Re: Math Php question
Posted: Thu Nov 27, 2008 5:40 am
by mintedjo
Just a thought...
If you are only interested in the greatest distance and the others are not really of any concern then why not simplify the maths to reduce processing.
Addition and subtraction are much faster than multiplications and powers so if you arent interested in the actual distance values and only the one which would evaluate to the largest value then to find the greatest distance you could just do
Code: Select all
(pxls.x - other_pxls.x) + (pxls.y - other_pxls.y)
The distance values will still evaluate to the same order
find the greatest value using this simpler formula and then if you really need to you can apply the full formula to the pixels that genrated the greatest value.
Re: Math Php question
Posted: Thu Nov 27, 2008 5:46 am
by shurik
VladSun
your solution i just like i said: it sum all the distants from all the points to all the other points and it takes 01:56 minutes to run this query... i am looking for a better solution, a faster one, and I'm sure there is.
Re: Math Php question
Posted: Thu Nov 27, 2008 5:49 am
by shurik
mintedjo wrote:Just a thought...
If you are only interested in the greatest distance and the others are not really of any concern then why not simplify the maths to reduce processing.
Addition and subtraction are much faster than multiplications and powers so if you arent interested in the actual distance values and only the one which would evaluate to the largest value then to find the greatest distance you could just do
Code: Select all
(pxls.x - other_pxls.x) + (pxls.y - other_pxls.y)
The distance values will still evaluate to the same order
find the greatest value using this simpler formula and then if you really need to you can apply the full formula to the pixels that genrated the greatest value.
this is a very clever thought. and it optimizes the calculating process but its still requires to measure all the distants between each point to all the others and its 9,000,000 calculations.
Re: Math Php question
Posted: Thu Nov 27, 2008 5:57 am
by mintedjo
May I ask how long your code takes to run if you do what i suggested?
Just curious how much it helped (if at all)
Also i dont think theres much else you can do to improve the performance if you want to be able to rank all the points. Without comparing every single point with every other single point you can't possibly find the distance between them.
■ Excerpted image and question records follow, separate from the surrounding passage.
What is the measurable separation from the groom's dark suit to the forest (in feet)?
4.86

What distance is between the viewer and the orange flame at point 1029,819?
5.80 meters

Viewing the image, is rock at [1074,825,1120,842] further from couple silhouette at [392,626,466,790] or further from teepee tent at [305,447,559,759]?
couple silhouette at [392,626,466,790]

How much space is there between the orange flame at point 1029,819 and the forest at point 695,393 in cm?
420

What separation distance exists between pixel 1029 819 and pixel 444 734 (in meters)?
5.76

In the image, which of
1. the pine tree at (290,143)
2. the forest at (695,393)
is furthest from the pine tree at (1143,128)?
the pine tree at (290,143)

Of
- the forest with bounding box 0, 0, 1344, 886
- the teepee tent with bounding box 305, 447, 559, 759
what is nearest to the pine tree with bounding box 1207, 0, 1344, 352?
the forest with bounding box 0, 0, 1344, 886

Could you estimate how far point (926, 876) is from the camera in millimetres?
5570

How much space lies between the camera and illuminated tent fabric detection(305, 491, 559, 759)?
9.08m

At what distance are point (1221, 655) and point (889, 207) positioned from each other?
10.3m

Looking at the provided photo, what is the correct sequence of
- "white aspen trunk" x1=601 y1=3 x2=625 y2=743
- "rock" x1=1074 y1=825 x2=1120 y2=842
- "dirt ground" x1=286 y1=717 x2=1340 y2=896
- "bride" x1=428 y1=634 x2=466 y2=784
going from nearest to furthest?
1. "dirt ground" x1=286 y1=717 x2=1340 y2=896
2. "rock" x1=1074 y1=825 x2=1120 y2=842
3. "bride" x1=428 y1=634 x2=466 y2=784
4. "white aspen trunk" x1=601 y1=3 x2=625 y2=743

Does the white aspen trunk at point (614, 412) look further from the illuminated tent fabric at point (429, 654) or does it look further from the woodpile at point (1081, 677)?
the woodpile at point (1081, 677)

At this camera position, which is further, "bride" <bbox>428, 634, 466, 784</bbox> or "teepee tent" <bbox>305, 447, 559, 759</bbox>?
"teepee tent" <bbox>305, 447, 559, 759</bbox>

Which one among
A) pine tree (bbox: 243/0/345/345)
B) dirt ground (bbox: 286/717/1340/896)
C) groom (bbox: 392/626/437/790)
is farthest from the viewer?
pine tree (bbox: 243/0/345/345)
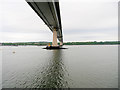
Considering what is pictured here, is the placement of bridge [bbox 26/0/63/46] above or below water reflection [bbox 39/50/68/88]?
above

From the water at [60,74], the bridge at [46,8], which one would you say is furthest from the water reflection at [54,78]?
the bridge at [46,8]

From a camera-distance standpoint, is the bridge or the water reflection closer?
the water reflection

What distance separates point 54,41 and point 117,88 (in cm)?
3915

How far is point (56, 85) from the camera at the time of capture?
19.3 ft

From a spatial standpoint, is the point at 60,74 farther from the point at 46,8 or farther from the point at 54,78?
the point at 46,8

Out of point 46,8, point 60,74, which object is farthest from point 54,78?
point 46,8

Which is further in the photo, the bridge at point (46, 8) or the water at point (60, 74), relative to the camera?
the bridge at point (46, 8)

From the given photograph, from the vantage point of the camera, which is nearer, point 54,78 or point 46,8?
point 54,78

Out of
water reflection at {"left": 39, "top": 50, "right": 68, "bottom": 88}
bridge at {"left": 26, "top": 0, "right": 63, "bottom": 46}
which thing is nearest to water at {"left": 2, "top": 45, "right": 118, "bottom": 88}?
water reflection at {"left": 39, "top": 50, "right": 68, "bottom": 88}

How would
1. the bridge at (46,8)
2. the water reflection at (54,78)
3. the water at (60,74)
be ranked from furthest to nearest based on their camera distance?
1. the bridge at (46,8)
2. the water at (60,74)
3. the water reflection at (54,78)

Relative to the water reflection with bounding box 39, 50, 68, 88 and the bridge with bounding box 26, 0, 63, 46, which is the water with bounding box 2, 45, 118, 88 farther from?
the bridge with bounding box 26, 0, 63, 46

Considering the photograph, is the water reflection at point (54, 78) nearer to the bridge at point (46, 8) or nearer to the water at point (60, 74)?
the water at point (60, 74)

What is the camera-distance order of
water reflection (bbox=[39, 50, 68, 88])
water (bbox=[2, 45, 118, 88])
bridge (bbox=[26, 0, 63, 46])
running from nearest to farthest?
water reflection (bbox=[39, 50, 68, 88]) < water (bbox=[2, 45, 118, 88]) < bridge (bbox=[26, 0, 63, 46])

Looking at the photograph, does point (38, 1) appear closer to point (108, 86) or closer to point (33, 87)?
point (33, 87)
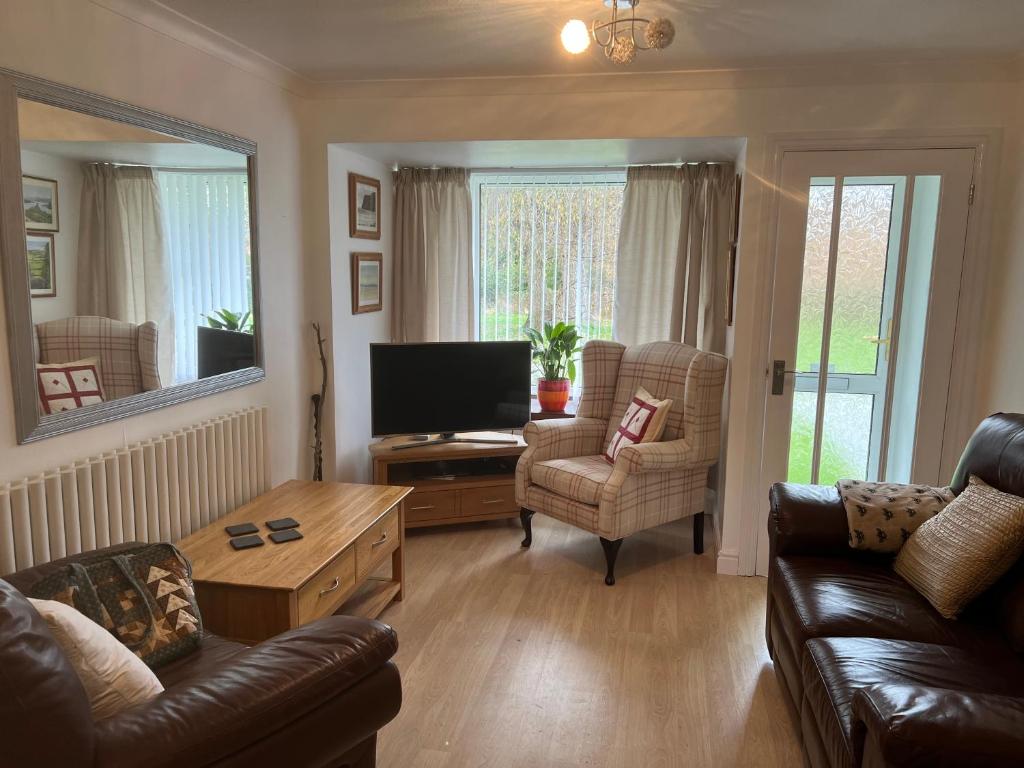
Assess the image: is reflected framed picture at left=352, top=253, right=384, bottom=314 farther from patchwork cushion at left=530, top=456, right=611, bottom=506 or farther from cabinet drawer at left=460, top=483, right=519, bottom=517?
patchwork cushion at left=530, top=456, right=611, bottom=506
I just realised (and i`m sure you did anyway, but) you will probably need to use abs() on the code i suggested
ie
Re: Math Php question
Posted: Thu Nov 27, 2008 6:01 am
by shurik
without your suggestion it was- 01:56 minutes
now its : 01:07 minutes
almost 40% improvement at run time
but still not enough.
as i said there can be new points added each second...
Re: Math Php question
Posted: Thu Nov 27, 2008 6:05 am
by mintedjo
How many points can be added each second?
could you not calculate the distance for each point as it is inserted?
Re: Math Php question
Posted: Thu Nov 27, 2008 6:09 am
by Eran
Did you try my suggestion? you can easily eliminate some points without calculate all the distances for them.